Spending too much time in constant and comfortable temperatures lowers the body's resistance to illness. Bettina Levecke reports.
It's warm and cozy indoors - the heating system keeps temperatures constant. Car interiors are temperature-controlled and room temperatures at workplaces are pleasant, too. Nevertheless, many people are suffering from colds at the moment.

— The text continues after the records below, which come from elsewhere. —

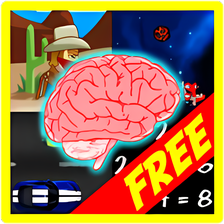 Hardest Free Brain Game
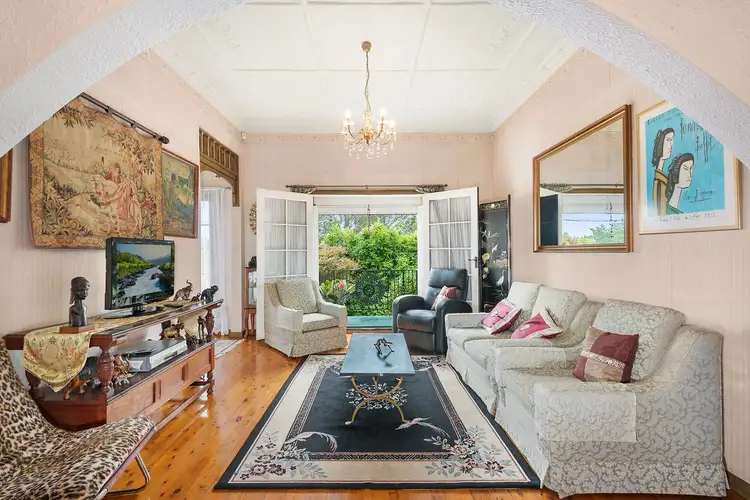 Second view of Homely house listing, 42 Tennent Parade, Hurlstone Park NSW 2193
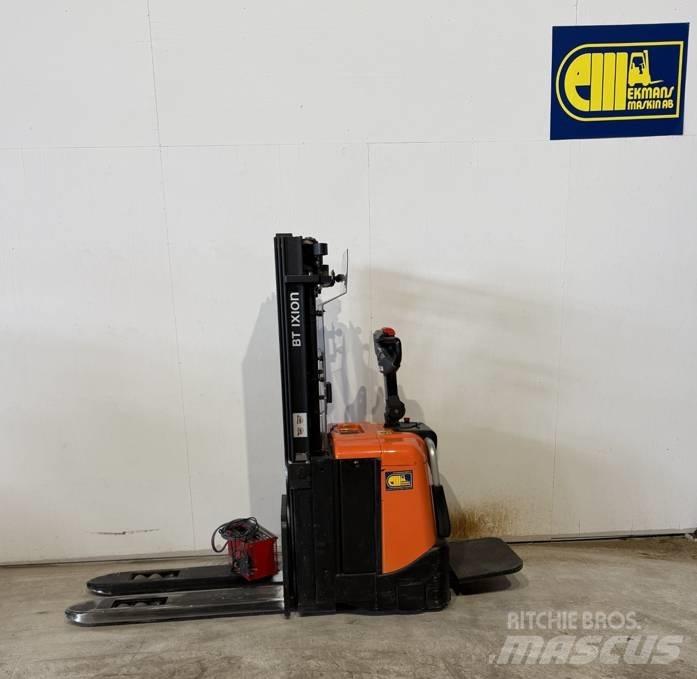 BT Truck SPE 125L Ledestablere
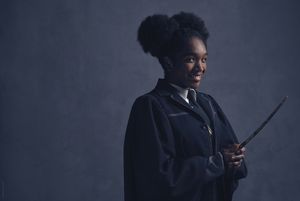 Cherrelle Skeete  Photo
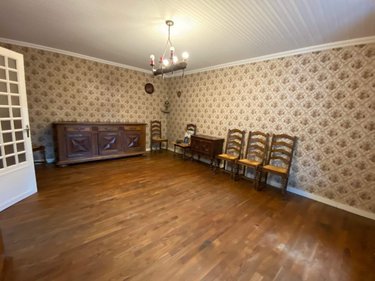 Maison a vendre Quévert 22100 Côtes-d'Armor 95 m2 6 pièces 218820 euros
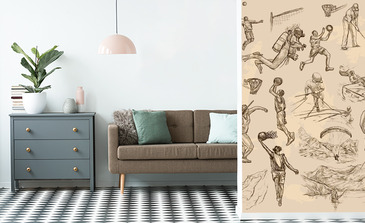 Visualisation du produit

"Our bodies are pampered," says Ulrich Betz, director of the Institute for Physical Therapy, Prevention and Rehabilitation at the University Medical Center of the Johannes Gutenberg University Mainz. "Over time, the lack of exposure to natural stimuli weakens the immune system."
Inuring oneself to cold can strengthen the immune system, which Betz compares to athletes toughening themselves up during sports training.
The more often the body is exposed to cold, the less sensitive to cold it becomes. In other words, it becomes acclimated.
The concept of physical toughening appeared in literature on naturopathic medicine as early as the 18th century. The natural scientist and physician Johann Georg Kruenitz (1728-1796) defined "Leibes-Abhaertung", or "body toughening", as "acclimating the body so that it can withstand the effects of the elements and other hardships or so that it doesn't feel them".
The sundry methods of physical toughening - air and sun baths, cold showers, going barefoot, sauna visits - were developed in Europe from England to Switzerland and in various ways came to be part of contemporary naturopathy.
Why does exposure to natural stimuli improve health?
"The impact of warm and cold on the body is, above all, stress," notes Rainer Brenke, head physician in the naturopathy department of the Hufeland Clinic in the German spa town of Bad Ems.
As soon as the body registers the difference between body temperature and ambient temperature, it works to keep the former at a normal level.
"This boosts blood flow and the entire body is invigorated," he says.
How this strengthens the immune system remains unclear.
"Preliminary scientific findings indicate, however, that regular cold-water applications increase the number of white corpuscles," Betz says.
The cardinal principle of successful physical toughening is regularity.
"The body only becomes acclimated through repeated, long-term measures," says Wolfgang May, a physical medicine specialist in the German town of Schwangau.
A second principle is: Toughen yourself up only when you are healthy. Brenke mentions a third principle: "Don't overdo it. Start slowly and increase slowly, too."
There are many ways to fortify your body's defenses. One simple and effective method is to take a cold shower in the morning. First, you douse your legs and arms, and finally your torso. It is time to stop when the cold starts to sting.
For frigophobics, Betz outlines encouraging prospects.
"The sensitivity decreases day by day," he says.
Afterward, the body is pleasantly flushed and you feel alert and fresh.
As an alternative, the whole family can take a barefoot walk in the garden in the morning.
"But if you're going to walk on dew or snow, you've got to make sure that your feet are warm before you start, and that you warm them up again immediately afterward," May says.
Warmth can be provided by thick socks or a warm, ankle-deep foot bath. Small children can participate as well, May adds.
In addition to reducing susceptibility to colds and flu, stimulation therapy helps lower high blood pressure and alleviate nervous disorders. It also strengthens blood vessels and the cardiovascular system.
"Treading water as advocated by Kneipp strengthens the veins and helps in cases of varicose veins," May says.
A weekly visit to the sauna improves lung and skin function. The general rule applies here, too, Brenke says - that is, "Cold must follow heat, otherwise the contrast stimulation won't occur."
You can start toughening up your body anytime.
"The possible health benefits are as varied as the possible methods," Brenke says, adding from personal experience: "You feel better in your own skin."